Wait... Nevermind. The engines would keep increasing thrust and it'd tip over.

I am beginning to think you seriously overestimate your own intelligence.

---

If the plane's engines can generate enough air resistance without needing to move forward on the ground then surely it could just lift off like a helicopter and then fly off like a rocket as soon as the wheels weren't touching the treadmill...

I don't know enough about 747 engines to know if it is specifically possible in this case but I'd imagine it is possible in theory.

In reality I don't think it would ever be possible to exactly match the wheels of the plane with the speed of the treadmill as you'd need a large treadmill with a feedback loop that goes up to some insane speeds.

And even then the plane's wheel has to move before the treadmill can adjust its speed.

The engine generate thrust, not resistance, unless it is stalled.

No matter how fast the treadmill is rolling backwards, the plane can roll forwards because the landing gear wheels are free spinning. So the presence of the treadmill will have almost no effect on the behavior of the plane once it's engine is started. The plane will accelerate forward, causing airflow over the lifting surfaces.

The shape of the lifting surfaces is so designed as to ensure airflow moving over the top surface of the wing momentarily travel faster than airflow traveling under the bottom surface of wing. By Bernoulli effect, this result the air flowing under the bottom of the wing excreting a higher upward pressure on the wing than the downward pressure generated by the air flowing over the top wing. The excess of upward pressure over the downward pressure on the wing is called lift.

When the forward speed of the aircraft increases, the differential speed of airflow over and under the wing increase, as does the differential pressure, or lift, on wing. When the lift exceeds the weight of the plane, the plane lifts off.
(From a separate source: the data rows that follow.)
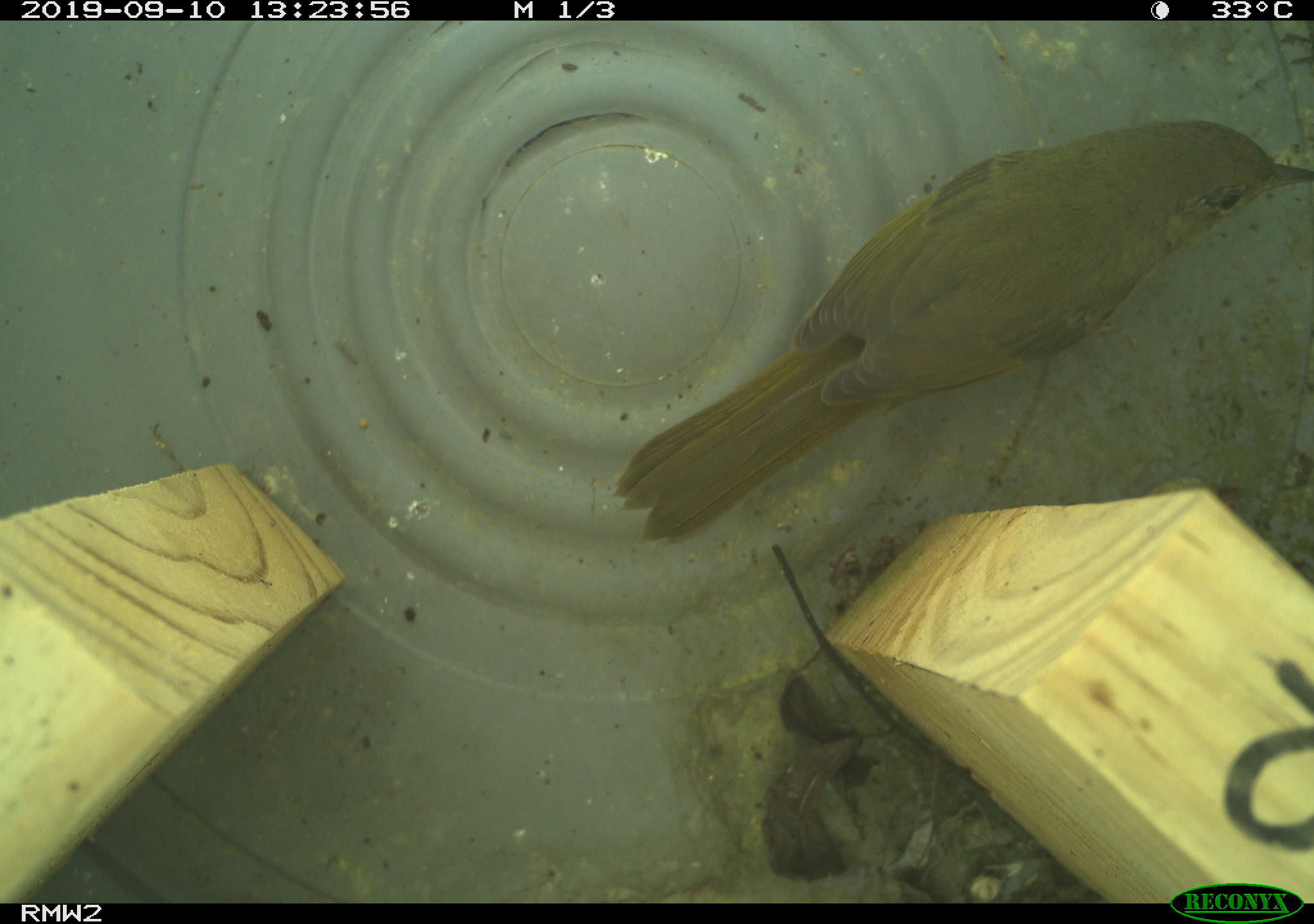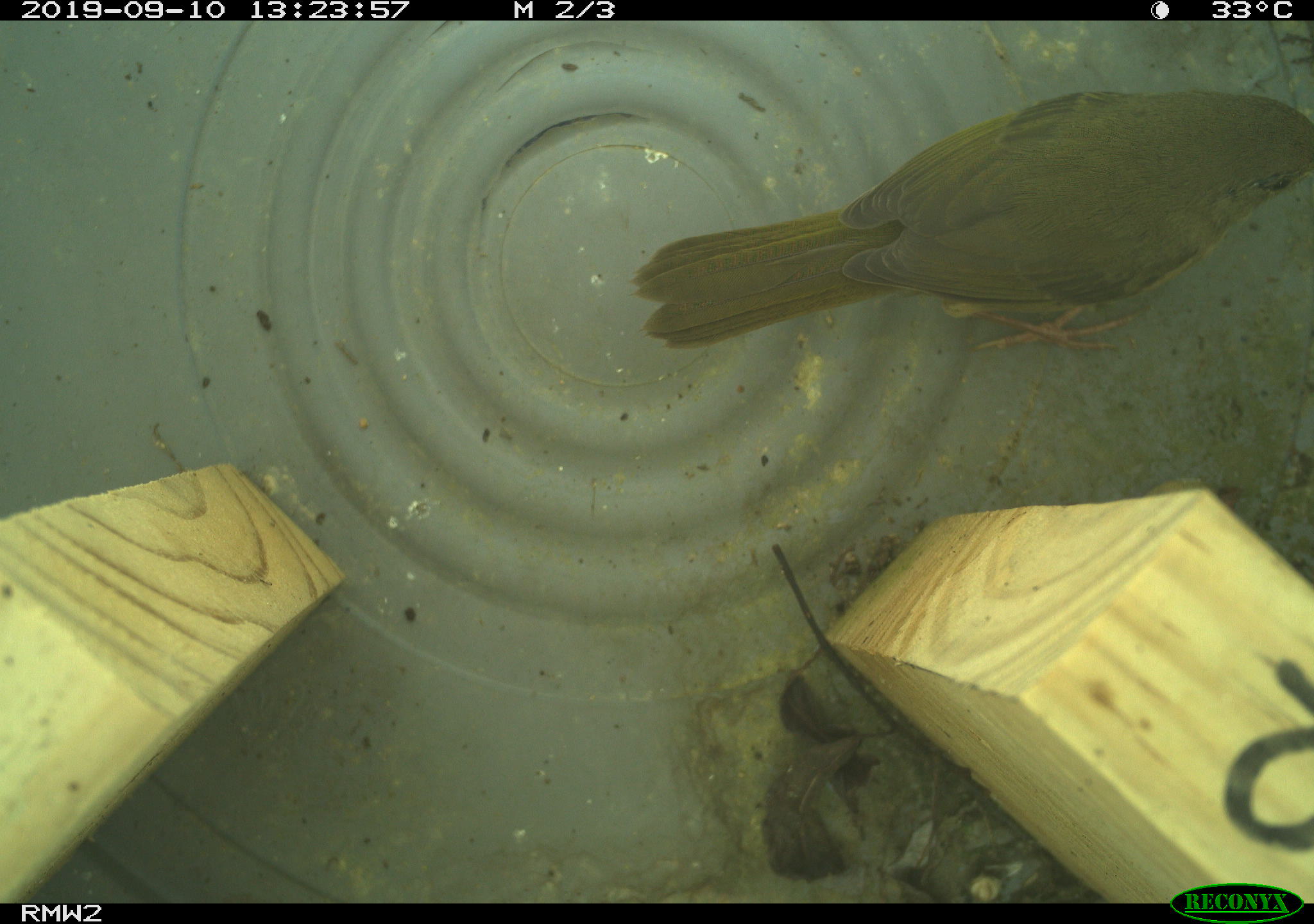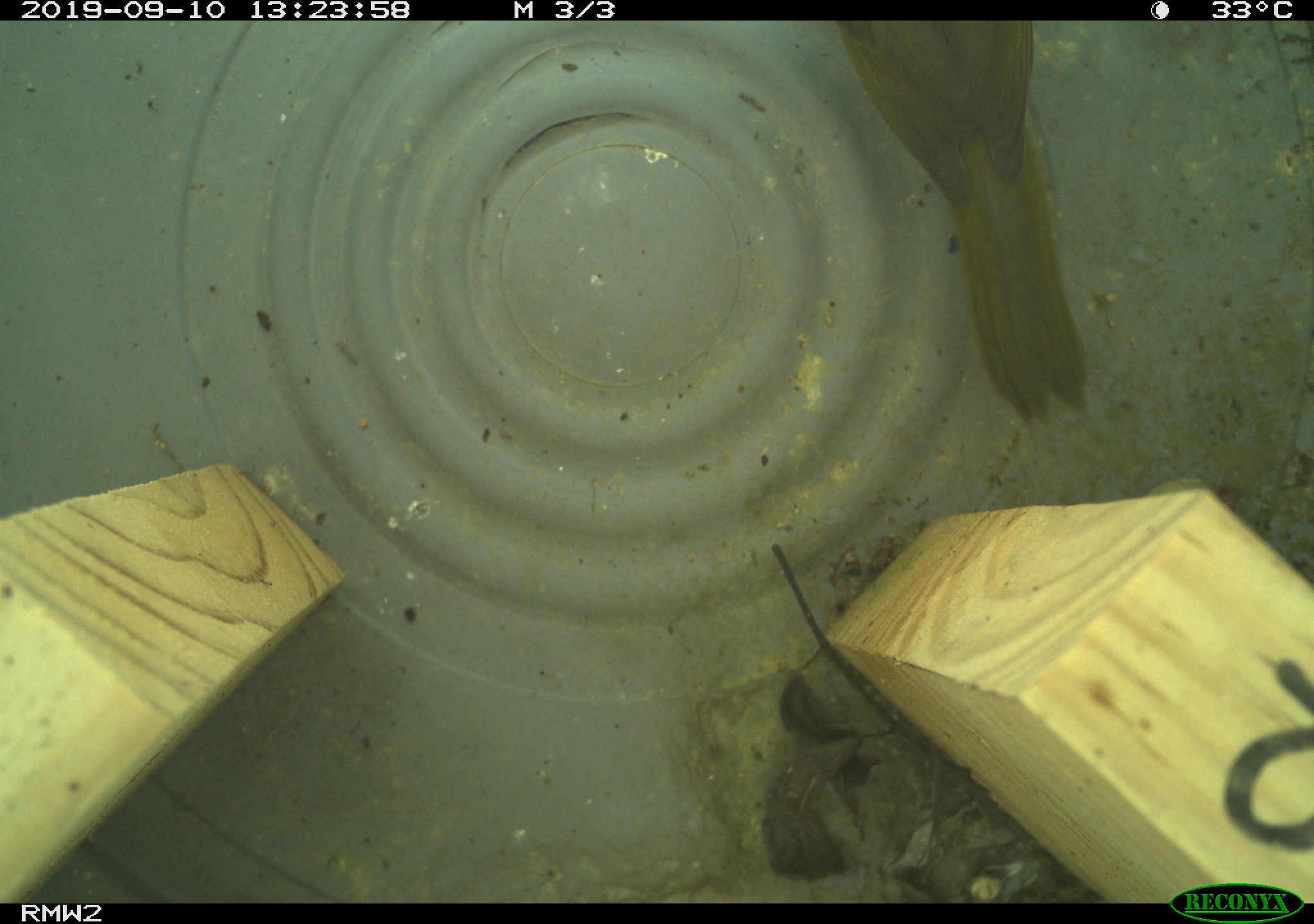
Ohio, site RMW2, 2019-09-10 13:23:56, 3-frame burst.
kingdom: Animalia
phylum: Chordata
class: Aves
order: Passeriformes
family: Parulidae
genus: Geothlypis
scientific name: Geothlypis trichas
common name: common yellowthroat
Common yellowthroat (Geothlypis trichas).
The pilot can control just how much the lift the wing generates at a given speed by pitching the wing slightly up, or down. When a wing pitches up compared to the direction of the incoming air (higher angle of attack), lift increases, as does drag. Pitch the wing down, lift decreases, as does drag. So at the instant of take off the pilot rotates the aircraft to pitch the wing up in order to increase the lift, this allowing the pilot to exactly control when the lift will exceed the weight of the plane, and thus the exact moment of takeoff. If he does not rotate the plane, the plane will simply continue to accelerate straight down the runway, the plane will still shortly start to float up off the ground as its forward speed continue to increases.

In none of this principle of flight, does the backward movement of the ground under the wheels of the plane excert any significant effect.
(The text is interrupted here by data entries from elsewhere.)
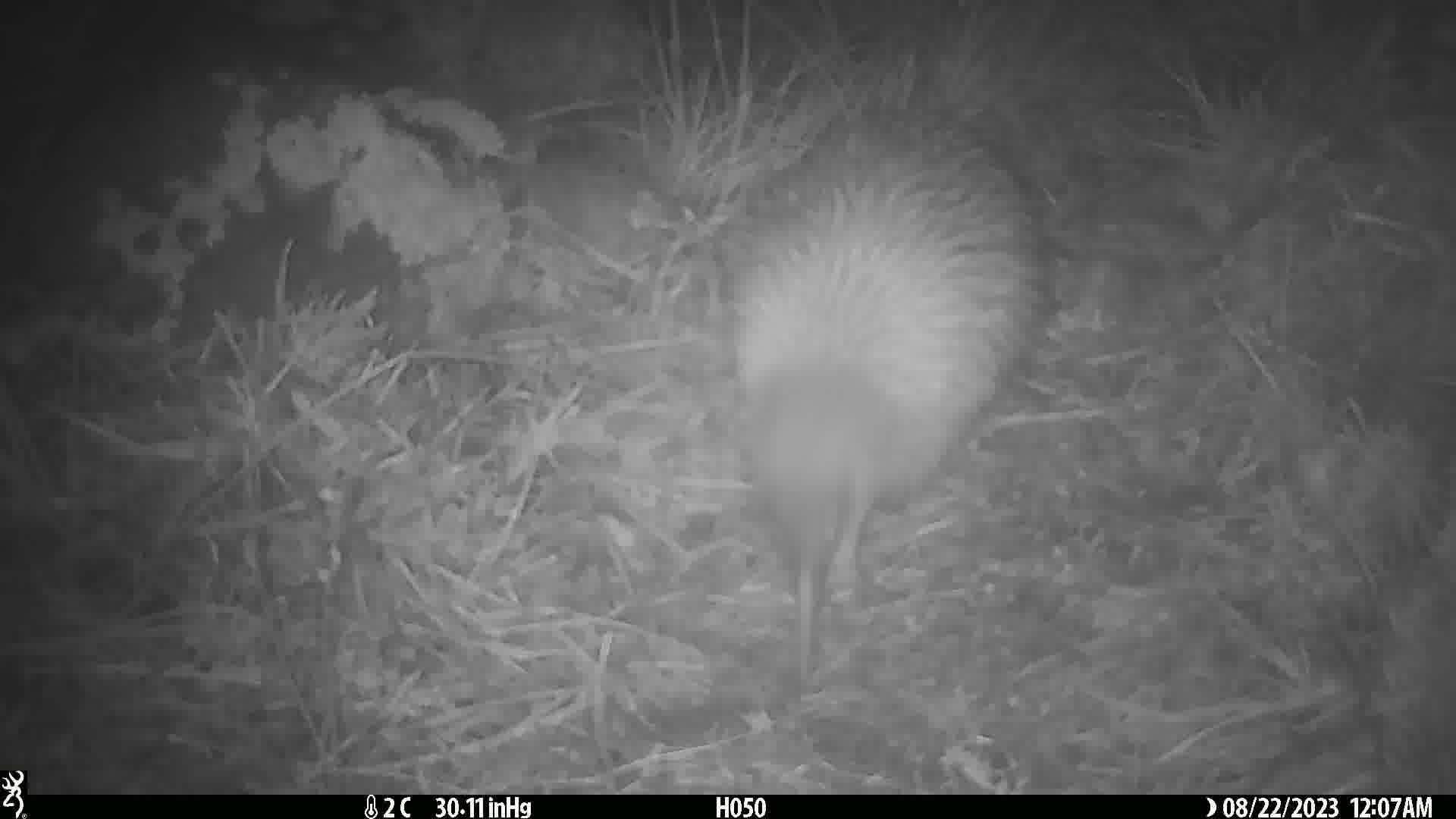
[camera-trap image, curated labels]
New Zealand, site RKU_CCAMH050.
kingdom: Animalia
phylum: Chordata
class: Aves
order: Apterygiformes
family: Apterygidae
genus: Apteryx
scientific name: Apteryx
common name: kiwi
So the treadmill is an extraneous factor introduced into the scenario to pull the leg of people who doesn't know much about aerodynamic flight.

This mysterious treadmill is not an extraneous factor my friend.
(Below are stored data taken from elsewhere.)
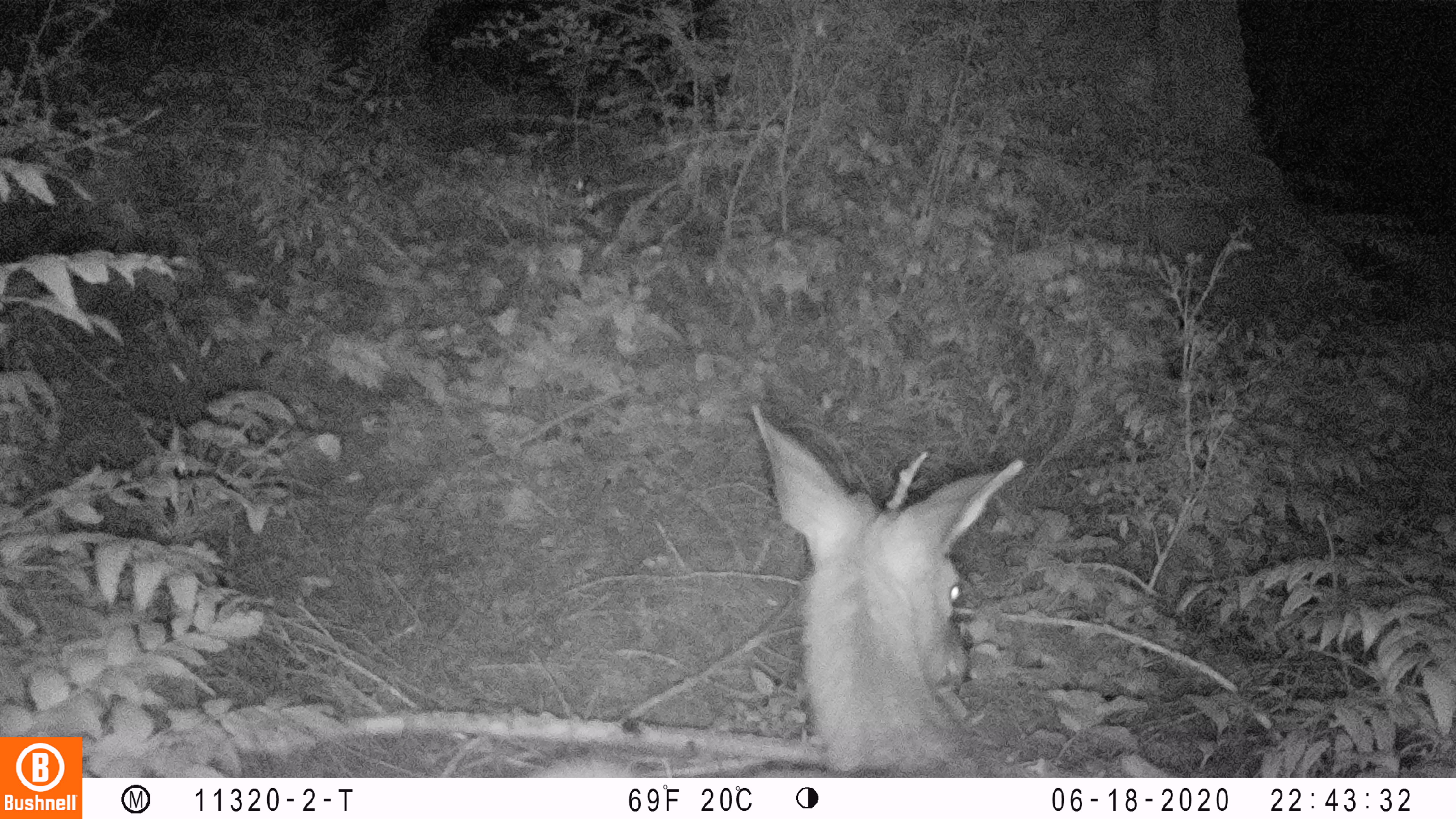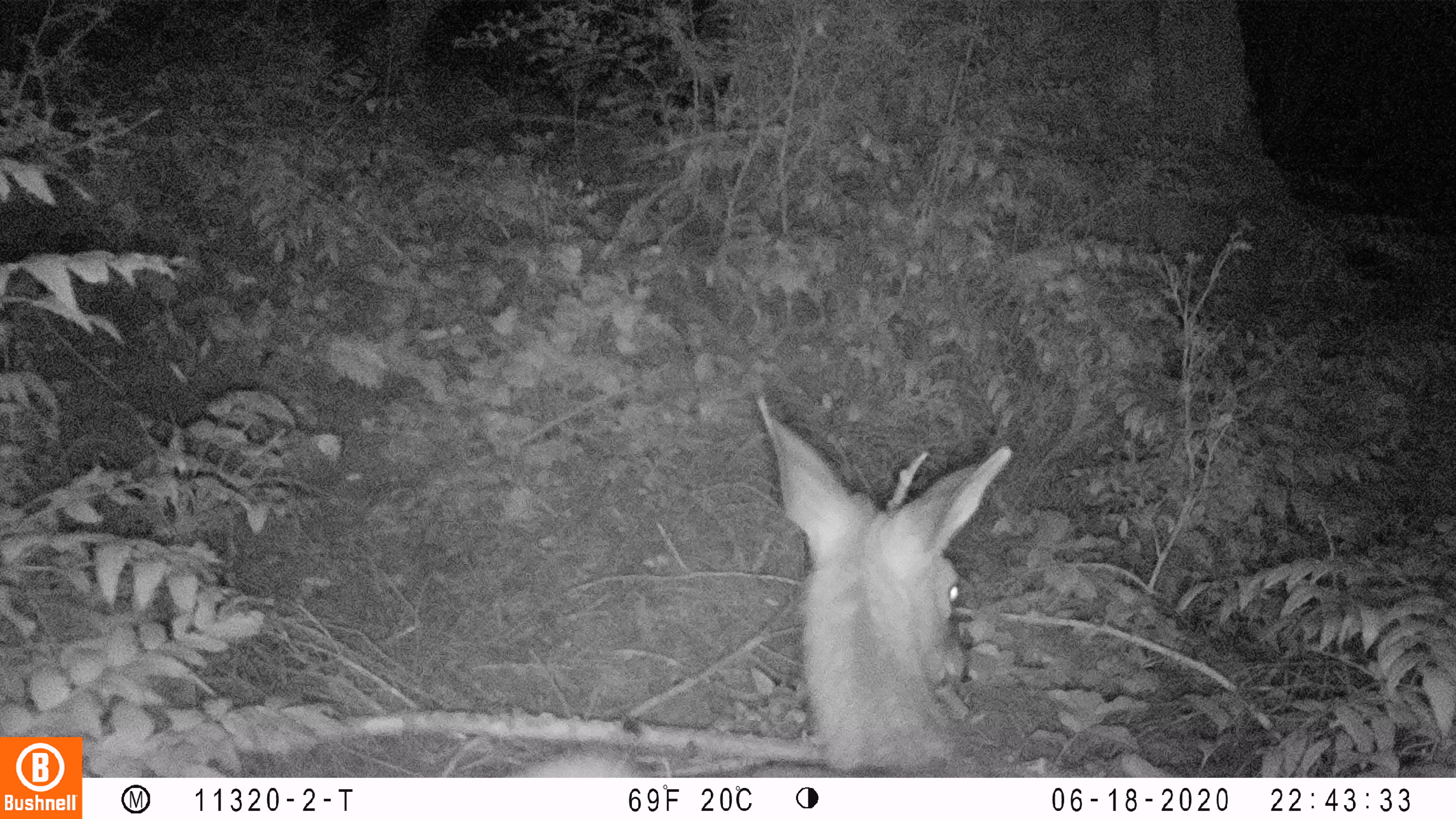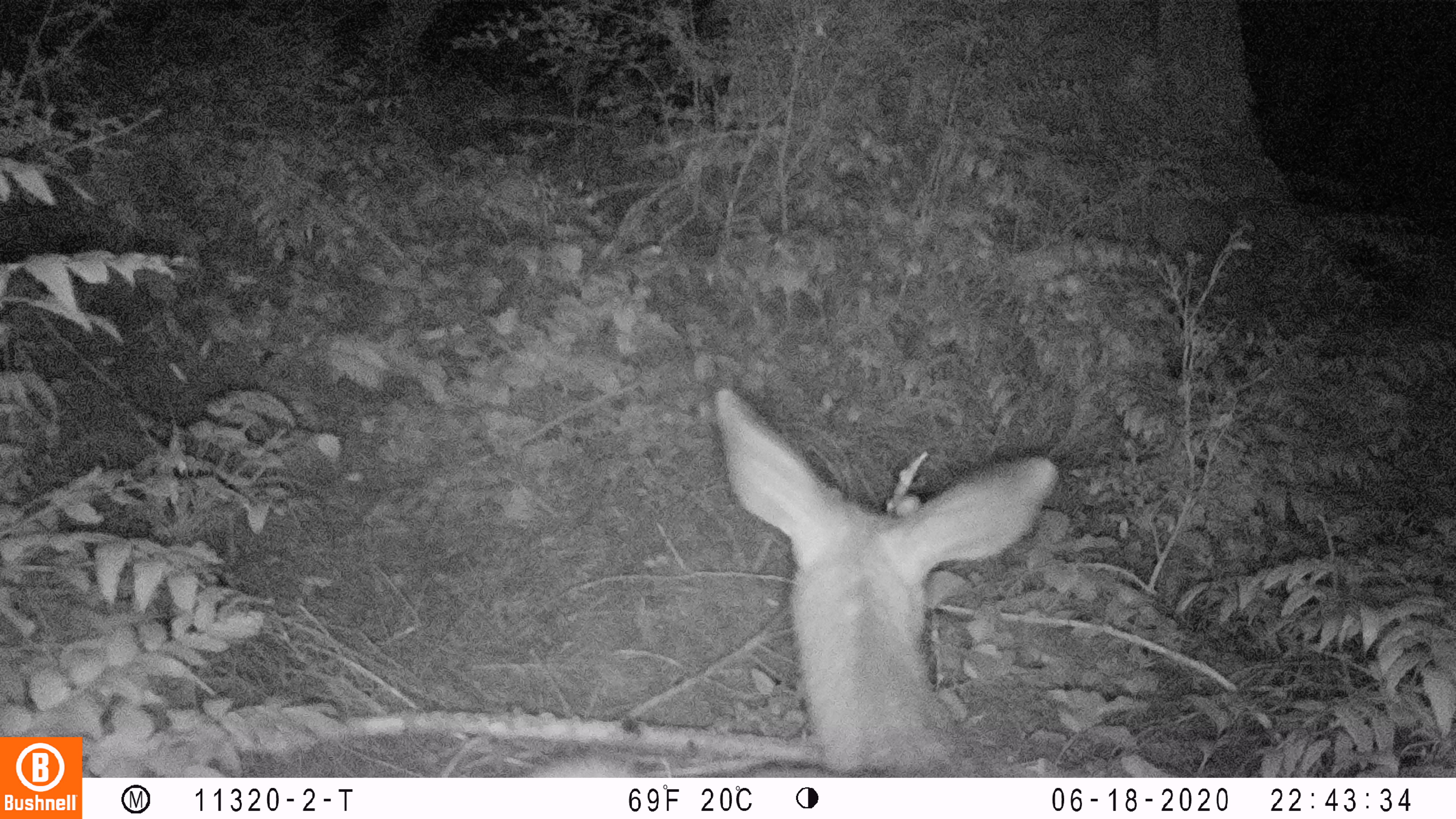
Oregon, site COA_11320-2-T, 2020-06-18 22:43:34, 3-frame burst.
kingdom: Animalia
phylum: Chordata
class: Mammalia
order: Artiodactyla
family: Cervidae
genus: Odocoileus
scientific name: Odocoileus hemionus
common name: black-tailed deer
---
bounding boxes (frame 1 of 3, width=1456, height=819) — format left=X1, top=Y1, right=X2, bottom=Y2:
black-tailed deer: left=539, top=393, right=1030, bottom=774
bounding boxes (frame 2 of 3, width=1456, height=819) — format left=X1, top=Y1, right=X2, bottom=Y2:
black-tailed deer: left=520, top=395, right=1018, bottom=770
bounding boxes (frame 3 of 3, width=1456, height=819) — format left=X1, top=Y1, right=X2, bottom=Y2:
black-tailed deer: left=531, top=368, right=1064, bottom=772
As for planes, My Great Uncle Ruseman built the first aerodynamic flight.

[FreeTony]

In any normal sort of scenario the aeroplane gets airborne with the treadmill at any sort of finite speed. However consider the workings of the treadmill:

Wheel speed and treadmill speed start at zero.

Plane starts to accelerate, from 0 to deltaV. Wheels are spinning at deltaV. Ttreadmill speed is zero.

Treadmill reacts, by going from speed 0 to deltaV, as it must match the wheel speed. This means that wheels are now spinning at 2*deltaV. But now the treadmill must react by increasing it's speed to 2*deltaV as ist must match the wheel speed, which increases wheel speed to 3*deltaV.

This cycle would go on until infinity under idealised scenarios. It would all depend on the sampling rate of the treadmill. If deltaT (the inverse of the sampling rate) were very small, the tyres would explode and the plane would get sent backwards and crash.

(I think)

[Chas]

The wheels and treadmill are irrelevant.

Assuming the air is still, the engines provide thrust and will move the airplane relative to the air, thus providing lift.

[FreeTony]

They're not irrelevant if the wheel speed reaches 200+ knots and the tyres explode.

[Thumpalumpacus]

What's the airflow over the wing doing?